Ahead of Biden's Florida trip, the White House doubled down on Biden's messaging, saying: "For years, Republican Members of Congress have repeatedly tried to cut Medicare and Social Security, move toward privatizing one or both programs, and raise the Social Security retirement age and Medicare eligibility age," according to Thursday's statement from Washington.
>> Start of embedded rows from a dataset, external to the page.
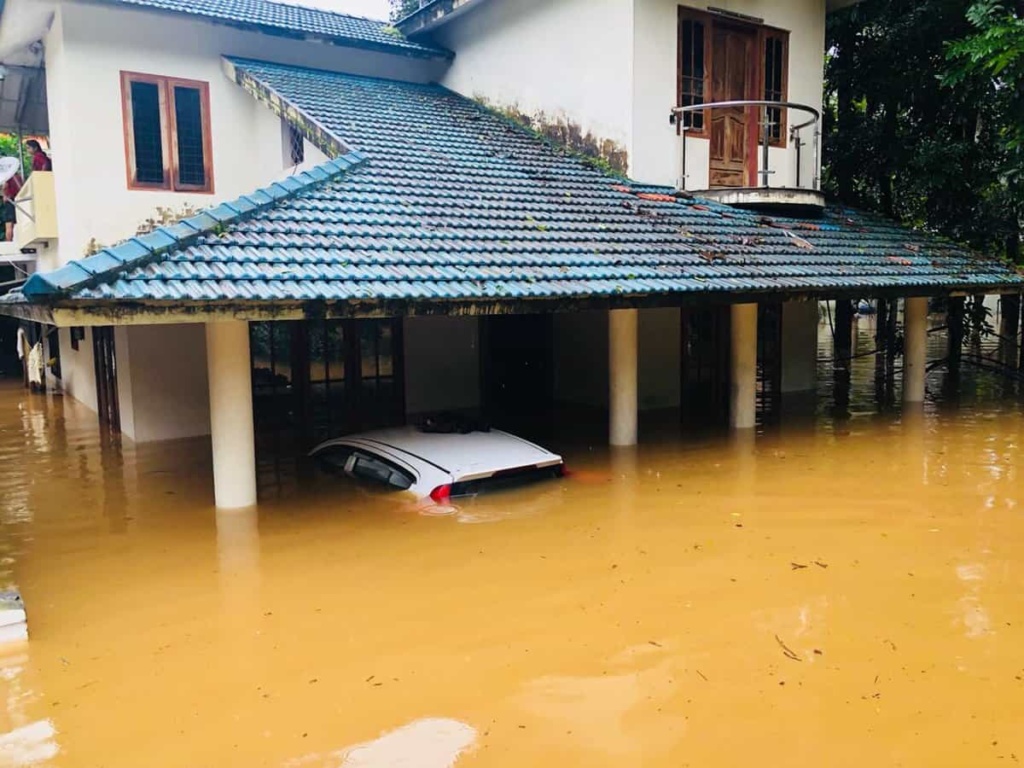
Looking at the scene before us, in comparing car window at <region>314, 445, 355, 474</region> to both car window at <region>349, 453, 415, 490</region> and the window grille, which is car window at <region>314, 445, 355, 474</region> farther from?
the window grille

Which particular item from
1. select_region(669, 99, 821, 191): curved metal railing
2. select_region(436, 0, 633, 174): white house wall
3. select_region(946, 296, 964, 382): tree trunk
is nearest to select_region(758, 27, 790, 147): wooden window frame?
select_region(669, 99, 821, 191): curved metal railing

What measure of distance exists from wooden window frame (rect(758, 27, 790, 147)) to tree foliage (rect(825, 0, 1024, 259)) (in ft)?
10.1

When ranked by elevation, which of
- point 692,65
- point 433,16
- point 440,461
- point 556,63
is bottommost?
point 440,461

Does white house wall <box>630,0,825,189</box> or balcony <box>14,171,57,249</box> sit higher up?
white house wall <box>630,0,825,189</box>

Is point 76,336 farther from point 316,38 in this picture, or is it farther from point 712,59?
point 712,59

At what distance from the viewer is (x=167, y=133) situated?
41.0 feet

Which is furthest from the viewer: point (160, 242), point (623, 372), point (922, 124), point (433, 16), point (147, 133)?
point (922, 124)

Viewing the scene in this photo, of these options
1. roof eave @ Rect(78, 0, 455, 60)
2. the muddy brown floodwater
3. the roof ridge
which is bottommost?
the muddy brown floodwater

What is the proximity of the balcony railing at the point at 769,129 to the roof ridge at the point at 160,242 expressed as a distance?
19.4ft

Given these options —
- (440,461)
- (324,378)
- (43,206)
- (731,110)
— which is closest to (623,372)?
(440,461)

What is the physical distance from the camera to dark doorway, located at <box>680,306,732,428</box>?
14.8m

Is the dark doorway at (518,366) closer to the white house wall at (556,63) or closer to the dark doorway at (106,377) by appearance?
the white house wall at (556,63)

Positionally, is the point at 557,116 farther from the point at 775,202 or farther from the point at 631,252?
the point at 631,252

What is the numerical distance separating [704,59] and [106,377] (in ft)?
38.1
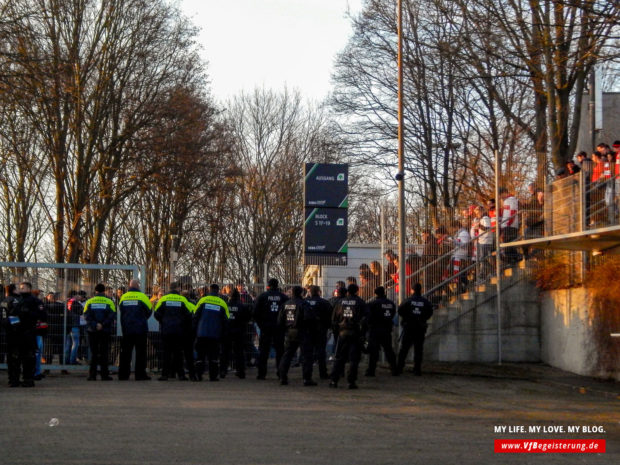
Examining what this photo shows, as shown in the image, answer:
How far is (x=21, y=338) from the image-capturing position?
1784cm

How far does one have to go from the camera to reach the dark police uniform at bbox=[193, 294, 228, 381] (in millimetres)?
19672

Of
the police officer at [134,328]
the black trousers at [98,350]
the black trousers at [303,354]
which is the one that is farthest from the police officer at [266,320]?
the black trousers at [98,350]

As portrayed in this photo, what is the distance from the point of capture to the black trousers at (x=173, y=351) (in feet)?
64.4

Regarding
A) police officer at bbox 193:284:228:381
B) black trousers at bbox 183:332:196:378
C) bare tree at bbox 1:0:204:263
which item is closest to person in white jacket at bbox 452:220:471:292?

"And just last week, House Republicans introduced legislation to repeal President Biden's Inflation Reduction Act, which would give tens of billions of dollars in subsidies back to Big Pharma, raise seniors' prescription drug prices, and raise taxes on an estimated 14.5 million people -- all while increasing the deficit."

The issue also emerged on the campaign trail before last year's midterm election, when Biden called out Republicans for targeting the foundational benefits of tens of millions of Americans, while also casting "MAGA Republicans" as becoming too radical for mainstream voters.

Underscoring a commitment to lowering health care costs, Biden has vowed to keep in place an 8.7% cost-of-living increase in Social Security benefits that kicked in earlier this year.


"The checks are going to go up and the Medicare fees are going to go down at the same time. And I promise you: I'll protect Social Security. I'll protect Medicare. I'll protect you," Biden told Miami voters in November.

As part of his post-State of the Union tour, Biden was in Wisconsin Wednesday to sell his economic message from the State of the Union address, while touting multiple federal initiatives that have benefited Wisconsin and other states during his first 24 months in office. Particularly initiatives that focus on the middle class and people on fixed incomes.

"I'm so tired of trickle-down economics. Not a lot trickled down on my dad's table when we were growing up," he said.